(Data entries)
>>>
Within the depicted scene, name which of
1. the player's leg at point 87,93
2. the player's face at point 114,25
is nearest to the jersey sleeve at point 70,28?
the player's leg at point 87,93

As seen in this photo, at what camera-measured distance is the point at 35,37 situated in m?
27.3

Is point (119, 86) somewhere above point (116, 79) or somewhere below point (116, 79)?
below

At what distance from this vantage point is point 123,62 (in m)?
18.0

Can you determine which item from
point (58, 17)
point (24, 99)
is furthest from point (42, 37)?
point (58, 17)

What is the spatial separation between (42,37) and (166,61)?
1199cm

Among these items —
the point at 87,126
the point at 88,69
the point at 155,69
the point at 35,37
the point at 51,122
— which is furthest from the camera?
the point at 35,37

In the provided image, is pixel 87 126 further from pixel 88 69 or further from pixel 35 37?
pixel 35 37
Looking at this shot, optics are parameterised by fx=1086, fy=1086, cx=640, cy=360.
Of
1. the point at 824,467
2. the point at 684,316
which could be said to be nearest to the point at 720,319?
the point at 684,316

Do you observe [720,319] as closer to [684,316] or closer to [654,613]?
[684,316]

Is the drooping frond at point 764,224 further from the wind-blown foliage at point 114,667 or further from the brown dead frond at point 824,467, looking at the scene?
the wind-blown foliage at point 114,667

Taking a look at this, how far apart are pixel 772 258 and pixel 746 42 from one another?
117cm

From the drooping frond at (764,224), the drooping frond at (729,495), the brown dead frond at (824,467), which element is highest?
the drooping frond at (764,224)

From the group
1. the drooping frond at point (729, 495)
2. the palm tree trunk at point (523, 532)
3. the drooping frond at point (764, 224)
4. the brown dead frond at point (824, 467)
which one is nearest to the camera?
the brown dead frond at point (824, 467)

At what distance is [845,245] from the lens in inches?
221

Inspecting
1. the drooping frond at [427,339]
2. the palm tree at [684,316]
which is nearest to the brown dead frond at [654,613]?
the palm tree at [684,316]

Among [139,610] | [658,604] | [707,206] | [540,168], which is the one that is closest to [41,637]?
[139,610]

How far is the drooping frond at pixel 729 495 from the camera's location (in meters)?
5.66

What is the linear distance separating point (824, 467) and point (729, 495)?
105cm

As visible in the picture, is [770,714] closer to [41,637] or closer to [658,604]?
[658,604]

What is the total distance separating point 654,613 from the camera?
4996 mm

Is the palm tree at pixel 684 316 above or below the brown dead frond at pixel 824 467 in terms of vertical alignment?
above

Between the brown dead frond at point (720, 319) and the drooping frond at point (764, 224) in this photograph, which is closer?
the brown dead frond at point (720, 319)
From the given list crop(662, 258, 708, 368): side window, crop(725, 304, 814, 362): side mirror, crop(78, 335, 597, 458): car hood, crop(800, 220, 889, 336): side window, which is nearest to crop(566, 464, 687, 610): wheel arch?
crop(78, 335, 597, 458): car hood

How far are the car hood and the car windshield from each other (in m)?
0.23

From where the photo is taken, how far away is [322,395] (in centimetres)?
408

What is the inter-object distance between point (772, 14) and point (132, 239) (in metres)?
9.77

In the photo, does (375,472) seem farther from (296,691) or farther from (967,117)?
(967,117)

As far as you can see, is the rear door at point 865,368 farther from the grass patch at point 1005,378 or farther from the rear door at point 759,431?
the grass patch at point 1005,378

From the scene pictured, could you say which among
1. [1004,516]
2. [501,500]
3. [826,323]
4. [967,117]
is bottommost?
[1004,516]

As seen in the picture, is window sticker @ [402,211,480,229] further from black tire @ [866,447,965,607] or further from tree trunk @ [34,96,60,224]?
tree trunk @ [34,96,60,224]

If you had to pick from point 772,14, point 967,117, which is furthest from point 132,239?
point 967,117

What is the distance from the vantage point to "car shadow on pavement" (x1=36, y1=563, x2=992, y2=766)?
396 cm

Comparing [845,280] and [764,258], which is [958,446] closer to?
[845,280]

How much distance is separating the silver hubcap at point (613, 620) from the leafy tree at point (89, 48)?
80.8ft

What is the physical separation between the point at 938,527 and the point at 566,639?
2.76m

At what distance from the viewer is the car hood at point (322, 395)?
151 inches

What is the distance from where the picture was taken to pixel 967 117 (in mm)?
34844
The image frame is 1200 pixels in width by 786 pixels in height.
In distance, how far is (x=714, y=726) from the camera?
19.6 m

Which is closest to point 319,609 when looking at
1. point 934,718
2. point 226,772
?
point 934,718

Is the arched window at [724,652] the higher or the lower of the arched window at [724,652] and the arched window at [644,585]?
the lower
<<<
### Work to be completed
Reproduce the entries above in full, changing each occurrence of "arched window" to "curved window" and leaving all other text unchanged.

### Solved exercise
Within the depicted scene, name which of
1. the player's leg at point 87,93
2. the player's face at point 114,25
is nearest to the jersey sleeve at point 70,28?
the player's leg at point 87,93

As seen in this photo, at what camera-measured distance is the point at 35,37 situated in m?
27.3

Is point (119, 86) somewhere above point (116, 79) or somewhere below point (116, 79)?
below

At what distance from this vantage point is point 123,62 (in m)?
18.0

Can you determine which item from
point (58, 17)
point (24, 99)
is furthest from point (42, 37)?
point (58, 17)

What is the spatial separation between (42,37) and (166,61)?
1199cm

Among these items —
the point at 87,126
the point at 88,69
the point at 155,69
the point at 35,37
the point at 51,122
— which is furthest from the camera?
the point at 35,37

In the provided image, is pixel 87 126 further from pixel 88 69 or further from pixel 35 37?
pixel 35 37
Looking at this shot, optics are parameterised by fx=1086, fy=1086, cx=640, cy=360.
Of
1. the point at 824,467
2. the point at 684,316
which could be said to be nearest to the point at 720,319?
the point at 684,316

Do you observe [720,319] as closer to [684,316] or closer to [654,613]?
[684,316]

Is the drooping frond at point 764,224 further from the wind-blown foliage at point 114,667 or further from the brown dead frond at point 824,467, looking at the scene?
the wind-blown foliage at point 114,667

Taking a look at this, how far apart are pixel 772 258 and pixel 746 42 from one another?
117cm

From the drooping frond at (764,224), the drooping frond at (729,495), the brown dead frond at (824,467), which element is highest?
the drooping frond at (764,224)

From the group
1. the drooping frond at point (729, 495)
2. the palm tree trunk at point (523, 532)
3. the drooping frond at point (764, 224)
4. the brown dead frond at point (824, 467)
which one is nearest to the camera?
the brown dead frond at point (824, 467)

At what distance is [845,245] from the lens in inches?
221

Inspecting
1. the drooping frond at [427,339]
2. the palm tree at [684,316]
which is nearest to the brown dead frond at [654,613]?
the palm tree at [684,316]

Among [139,610] | [658,604] | [707,206] | [540,168], which is the one that is closest to [41,637]?
[139,610]

How far is the drooping frond at pixel 729 495 from the camera's location (in meters)?
5.66

What is the linear distance separating point (824, 467) and point (729, 495)?
105cm

As visible in the picture, is [770,714] closer to [41,637] or closer to [658,604]?
[658,604]

What is the total distance separating point 654,613 from the camera?
4996 mm

Is the palm tree at pixel 684 316 above or below the brown dead frond at pixel 824 467 in terms of vertical alignment?
above

Between the brown dead frond at point (720, 319) and the drooping frond at point (764, 224) in this photograph, which is closer?
the brown dead frond at point (720, 319)
From the given list crop(662, 258, 708, 368): side window, crop(725, 304, 814, 362): side mirror, crop(78, 335, 597, 458): car hood, crop(800, 220, 889, 336): side window, which is nearest to crop(566, 464, 687, 610): wheel arch?
crop(78, 335, 597, 458): car hood

How far are the car hood and the car windshield from each other (in m)?
0.23

From where the photo is taken, how far away is [322,395] (in centimetres)?
408

What is the inter-object distance between point (772, 14) and point (132, 239) (in metres)?
9.77

In the photo, does (375,472) seem farther from (296,691) or farther from (967,117)?
(967,117)

As far as you can see, is the rear door at point 865,368 farther from the grass patch at point 1005,378 or farther from the rear door at point 759,431?
the grass patch at point 1005,378

From the scene pictured, could you say which among
1. [1004,516]
2. [501,500]
3. [826,323]
4. [967,117]
is bottommost?
[1004,516]

As seen in the picture, is window sticker @ [402,211,480,229] further from black tire @ [866,447,965,607] or further from tree trunk @ [34,96,60,224]?
tree trunk @ [34,96,60,224]

If you had to pick from point 772,14, point 967,117, which is furthest from point 132,239?
point 967,117

What is the distance from the vantage point to "car shadow on pavement" (x1=36, y1=563, x2=992, y2=766)?
396 cm

Comparing [845,280] and [764,258], which is [958,446] closer to?
[845,280]

How much distance is separating the silver hubcap at point (613, 620) from the leafy tree at point (89, 48)?
80.8ft

What is the physical separation between the point at 938,527 and the point at 566,639?
2.76m

At what distance from the viewer is the car hood at point (322, 395)?
151 inches

What is the distance from where the picture was taken to pixel 967 117 (in mm)?
34844
The image frame is 1200 pixels in width by 786 pixels in height.
In distance, how far is (x=714, y=726) from the camera?
19.6 m

Which is closest to point 319,609 when looking at
1. point 934,718
2. point 226,772
?
point 934,718

Is the curved window at [724,652] the higher or the lower of the curved window at [724,652] and the curved window at [644,585]?
the lower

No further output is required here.